• Exercises to complete:
1/ Reproduce the passage on the French competition authority's fine against Google word for word, starting at "Indeed, the media" and ending at "of traditional media.".
2/ Resume the article about the Competition Authority's sanction of Google and digital advertising, carrying on from its last sentence.

• Document section:

....

Condemnation of Google by the ADLC, the first important step in the restitution to digital media of nearly 1 billion euros per year of digital advertising.

The condemnation of Google by the ADLC is an important first step to return to the media present on the Internet nearly 1 billion euros per year of digital advertising of which they are abusively deprived.

The 220 million euros sentence against Google by the Competition Authority for having granted preferential treatment to its own intermediation and advertising auction management services highlights that the market share of Google and Facebook on the digital advertising market reached nearly 75% for only 30% of the audience, while the audience share of media present on the internet (Le Figaro, Les Echos, TF1, M6, BFM, RTL, France Info, etc. .) is 25% for only 10% market share.

Indeed, the media are the collateral victims of the biased competitive system by which Google has captured a dominant share of the digital advertising market, allowing it to use media content, audience and data to capture value in this market and favor its own inventories (advertising space).

Thus, in a market of approximately 8 billion euros per year, this means that by favoring its own advertising spaces (Youtube, Google Search, etc.), Google succeeds through its multiple conflicts of interest and its practices of self-preferences to divert a significant share of the digital advertising market to the detriment of traditional media.

....

• Raw data:
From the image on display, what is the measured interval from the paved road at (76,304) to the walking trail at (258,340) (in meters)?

....

• Written answers:
1/
Indeed, the media are the collateral victims of the biased competitive system by which Google has captured a dominant share of the digital advertising market, allowing it to use media content, audience and data to capture value in this market and favor its own inventories (advertising space).

Thus, in a market of approximately 8 billion euros per year, this means that by favoring its own advertising spaces (Youtube, Google Search, etc.), Google succeeds through its multiple conflicts of interest and its practices of self-preferences to divert a significant share of the digital advertising market to the detriment of traditional media.

2/
It is between 800 million and 1 billion euros that must be redirected from the duopoly (Google and Facebook) to other natural beneficiaries of advertisers’ digital campaigns. The decision of the ADLC is a decisive decision as a first step to allow this rebalancing.

Indeed, the remedies that Google has undertaken to implement will be able to remove the anti-competitive barriers that penalized Google’s competitors in the digital advertising market.

« The Open Internet Project is pleased that alternative players in digital advertising can develop, allowing the French and European media to rely on independent operators who will be keen to irrigate the press and the audiovisual sector with a windfall digital advertising of which they were abusively deprived. The OIP will carefully monitor compliance with these remedies to ensure the emergence of independent adtech players in France and Europe.»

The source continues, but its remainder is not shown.